Condiciones de trabajo denunciadas
La denuncia, que consta de 81 páginas, se fundamenta en varios informes y estudios que evidencian un sistema laboral precario. Los demandantes describen el reclutamiento de repartidores en situaciones vulnerables y la explotación de sus condiciones de trabajo. Según Thibault Laforcade, abogado de las asociaciones, se encuentra “un sistema que obliga a trabajar en condiciones que atentan contra la dignidad humana”.
Datos impactantes sobre los repartidores
Un estudio de Médicos del Mundo revela que los repartidores trabajan en promedio 63 horas por semana, obteniendo ingresos aproximados de 1,480 euros al mes, lo que equivale a menos de 6 euros brutos la hora. Esta situación se suma a protestas anteriores que han denunciado largos horarios de trabajo, ingresos inestables y presión constante generada por los algoritmos de trabajo.
El perfil de los repartidores cambiante
La composición de los repartidores ha evolucionado. Originalmente considerados trabajadores temporales, ahora una gran mayoría proviene de la inmigración. El mismo informe indica que un asombroso 98% de los repartidores son extranjeros, y aproximadamente dos tercios de ellos carecen de un permiso de residencia. Para sortear esta precariedad, muchos optan por prácticas ilegales como el alquiler de cuentas, donde trabajan bajo la identidad de otra persona, lo que también afecta sus ingresos.
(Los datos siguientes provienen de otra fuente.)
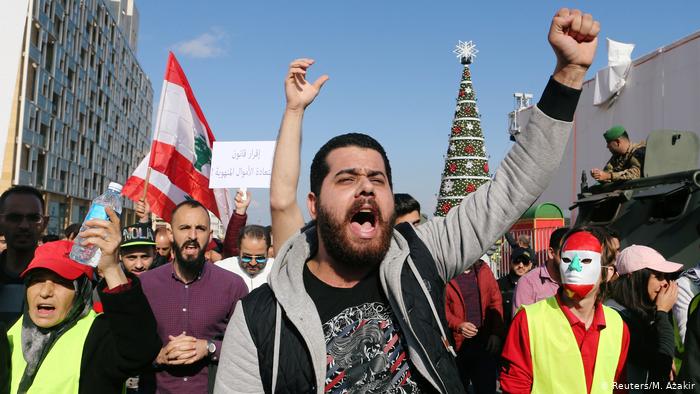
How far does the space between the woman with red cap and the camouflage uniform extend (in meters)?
5.59

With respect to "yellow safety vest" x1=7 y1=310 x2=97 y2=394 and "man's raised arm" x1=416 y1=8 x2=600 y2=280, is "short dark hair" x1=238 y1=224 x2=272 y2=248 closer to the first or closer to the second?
"yellow safety vest" x1=7 y1=310 x2=97 y2=394

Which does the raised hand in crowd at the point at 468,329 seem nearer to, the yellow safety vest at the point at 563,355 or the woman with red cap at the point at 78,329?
the yellow safety vest at the point at 563,355

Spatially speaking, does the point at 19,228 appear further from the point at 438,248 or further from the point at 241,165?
the point at 241,165

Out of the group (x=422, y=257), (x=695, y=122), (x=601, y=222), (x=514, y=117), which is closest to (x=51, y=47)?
(x=514, y=117)

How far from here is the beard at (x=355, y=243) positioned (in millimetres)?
2006

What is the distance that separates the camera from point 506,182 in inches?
81.5

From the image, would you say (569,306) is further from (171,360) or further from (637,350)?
(171,360)

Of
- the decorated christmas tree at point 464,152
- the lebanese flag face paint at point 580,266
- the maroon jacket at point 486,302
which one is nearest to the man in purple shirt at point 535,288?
the maroon jacket at point 486,302

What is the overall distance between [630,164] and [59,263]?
19.5ft

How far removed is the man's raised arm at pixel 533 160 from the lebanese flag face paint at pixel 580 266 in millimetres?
1253

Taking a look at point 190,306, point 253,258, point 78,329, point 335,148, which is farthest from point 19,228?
point 335,148

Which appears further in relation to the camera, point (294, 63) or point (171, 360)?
point (171, 360)

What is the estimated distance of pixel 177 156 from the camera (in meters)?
8.02

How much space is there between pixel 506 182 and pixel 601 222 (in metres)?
5.04
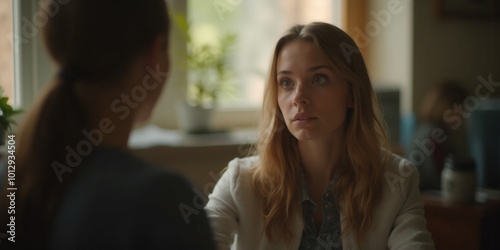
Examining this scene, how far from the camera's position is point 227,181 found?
54.4 inches

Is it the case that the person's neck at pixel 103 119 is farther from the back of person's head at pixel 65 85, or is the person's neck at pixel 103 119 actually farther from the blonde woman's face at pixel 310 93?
the blonde woman's face at pixel 310 93

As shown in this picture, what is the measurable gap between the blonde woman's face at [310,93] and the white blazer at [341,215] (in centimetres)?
22

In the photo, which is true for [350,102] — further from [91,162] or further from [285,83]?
Result: [91,162]

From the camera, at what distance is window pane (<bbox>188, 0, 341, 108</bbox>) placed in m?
2.53

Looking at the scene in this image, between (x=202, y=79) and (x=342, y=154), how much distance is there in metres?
1.14

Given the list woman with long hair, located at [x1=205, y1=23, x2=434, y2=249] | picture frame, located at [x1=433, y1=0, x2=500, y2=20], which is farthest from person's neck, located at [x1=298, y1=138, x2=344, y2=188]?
picture frame, located at [x1=433, y1=0, x2=500, y2=20]

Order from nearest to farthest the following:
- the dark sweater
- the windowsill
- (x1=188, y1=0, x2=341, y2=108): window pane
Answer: the dark sweater, the windowsill, (x1=188, y1=0, x2=341, y2=108): window pane

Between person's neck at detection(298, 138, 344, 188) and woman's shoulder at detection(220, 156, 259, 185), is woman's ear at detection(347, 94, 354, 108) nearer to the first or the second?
person's neck at detection(298, 138, 344, 188)

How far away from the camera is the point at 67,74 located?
2.25 feet

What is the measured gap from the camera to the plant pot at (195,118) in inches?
91.1

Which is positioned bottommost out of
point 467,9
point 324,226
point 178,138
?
point 324,226

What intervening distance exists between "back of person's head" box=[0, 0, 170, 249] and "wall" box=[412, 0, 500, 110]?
2.64m

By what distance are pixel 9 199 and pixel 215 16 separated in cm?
197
La lucha por los derechos laborales
Las organizaciones denunciantes también subrayan la existencia de lo que llaman un “falso trabajo independiente”. A pesar de que la Unión Europea ha adoptado directrices para combatir esta problemática, Francia aún no ha implementado estas medidas. La denuncia describe un sistema laboral opaco donde la plataforma domina el flujo de información, mientras que los repartidores se sienten a merced del sistema, expuestos al riesgo de ser desconectados o verse forzados a aceptar trabajos mal remunerados.
Respuesta de las plataformas
En respuesta a estas acusaciones, Uber Eats y Deliveroo han rechazado enérgicamente la comparación con la trata de personas. Uber Eats argumenta que sus repartidores trabajan un promedio de 26 horas a la semana y resalta un aumento en sus ingresos. Por su parte, Deliveroo niega cualquier irregularidad, afirmando que se basa en datos del sector que muestran la mejora de la remuneración.
Consecuencias legales de la denuncia
La acusación de tratar seres humanos es severa, con posibles penas de hasta diez años de prisión y multas significativas. Para que la denuncia prospere, se debe demostrar que las empresas eran conscientes de las difíciles condiciones de trabajo de sus empleados. Según Laforcade, “las plataformas saben de la extrema precariedad en la que están inmersos los repartidores, y ellos tienen tanto derechos como cualquier otro trabajador en el país”.
La situación de los repartidores en las plataformas de entrega como Uber Eats y Deliveroo sigue siendo un tema crucial que merece atención y análisis continuo, especialmente en el contexto actual de luchas laborales y derechos humanos.